Linked: Ongoing M365 Tenant Upgrades/Migrations
Greg raises the red flag on what is essentially the reality for many organizations now, that our cloud providers will constantly be patching, updating, and changing, the platforms where we need to perform collections as part of the eDiscovery process.
“Once upon a time we had dev/test environments where we could run validation tests on major software releases before we applied those upgrades to our production environment. Now providers roll out huge changes to infrastructure, features and performance with minimal or no notice. Using a dedicated eDiscovery platform to apply holds or run searches in M365, G-Suite or other cloud data sources may not protect you from issues introduced during upgrades. Agile/Sprint development cycles have radically increased the rate of new feature releases and eDiscovery modules are dependent on the core platform services. While automated QC systems have improved, eDiscovery seems to be the ultimate stress test of any content management system.”
It’s not normal for us to be using a platform that works one way, then changes and works another way two weeks later, but that is absolutely the way the Agile development is going to happen. The decision to change will be pushed by the business case for making the change, eDiscovery will be a second thought, if a thought at all.
That means two things in my mind in addition to the things Greg lays out in his post below.
1. You have to test, test, test. Constantly.
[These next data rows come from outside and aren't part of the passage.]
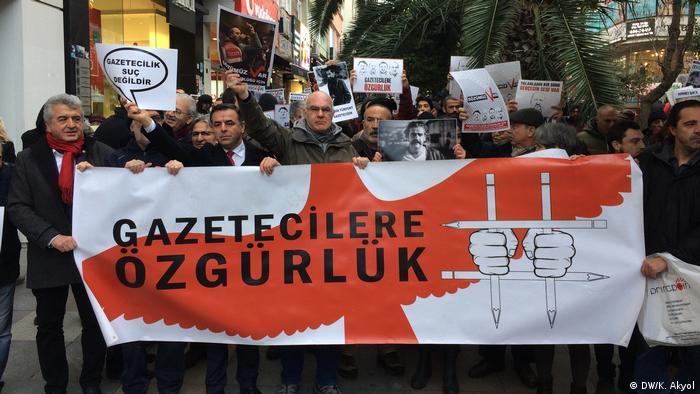 Türkei Demonstration Solidarität mit inhaftierten Journalisten in Istanbul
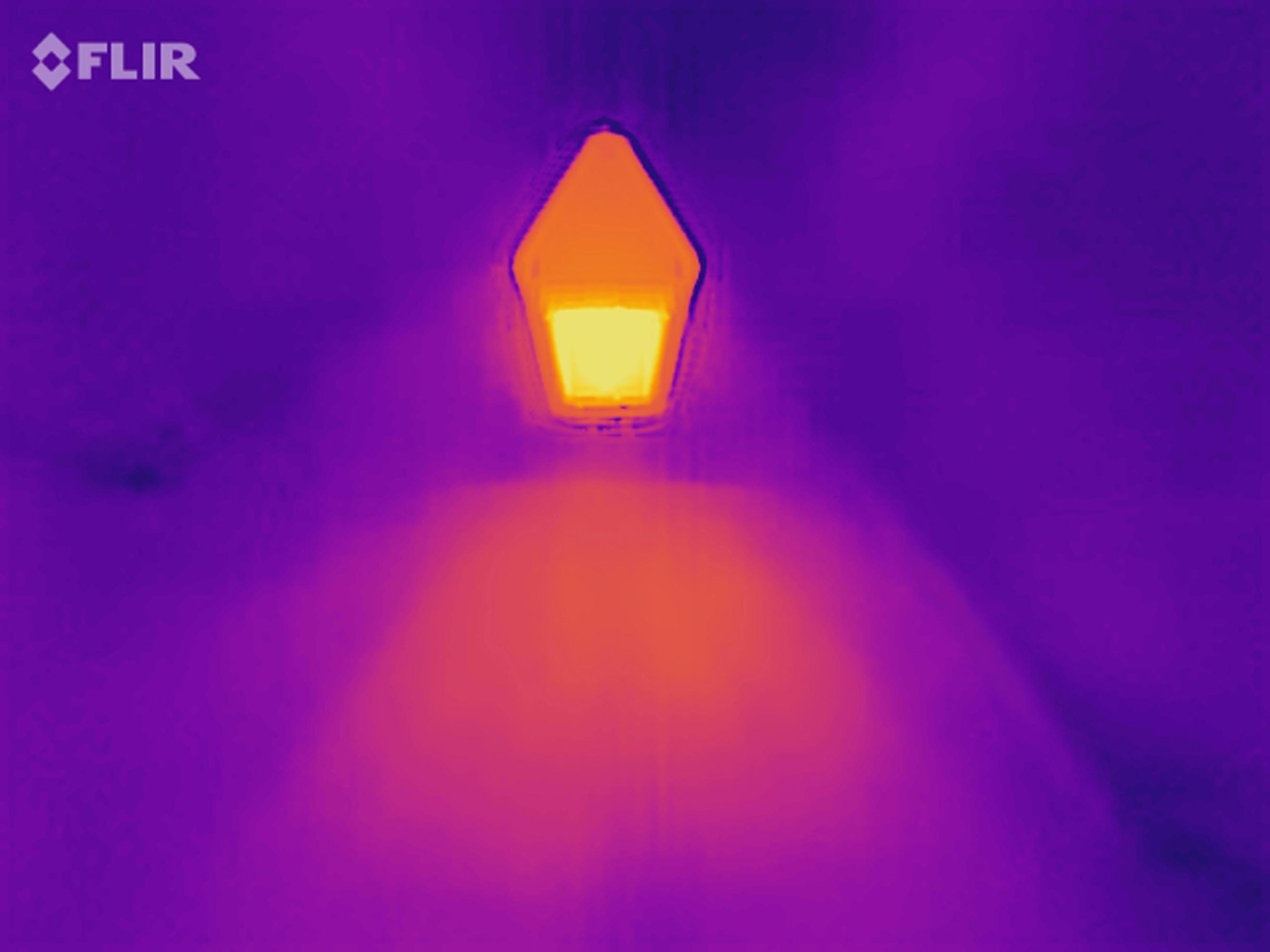 Infrarotstrahler Standgerät Wärmebild zeigt Strahlungszonen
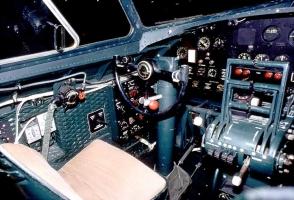 B-17 Cockpit_9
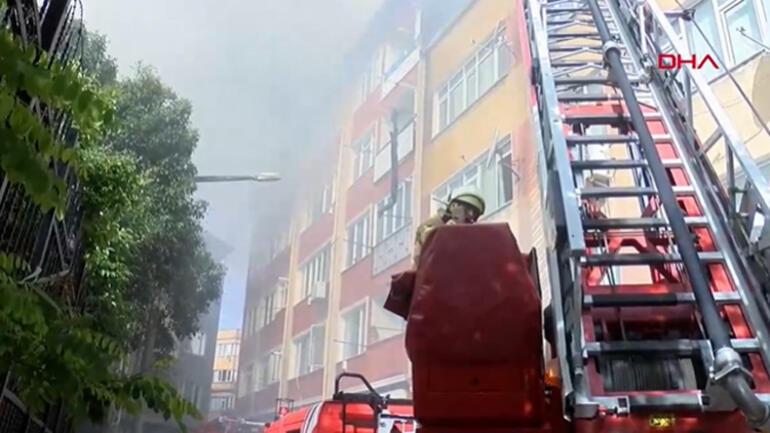 Beyoğlunda yangın 5 katlı binaya da sıçradı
You have to stay on top of new features, old feature changes, undocumented changes, etc.
2. The legal industry as a whole is going to have to get a lot more comfortable with “good faith efforts” being a little more of a gray area as these changes get made. What we could collect easily before, may require a lot more time and effort today, or it may not be possible today because of a bug in a recent update.
It’s going to happen. Whether you want to talk about M365, Google, cloud document management, cloud review platforms, or even cloud backups. Things will happen beyond our ability to control them, and those things will impact eDiscovery. Are we going to be OK accepting that?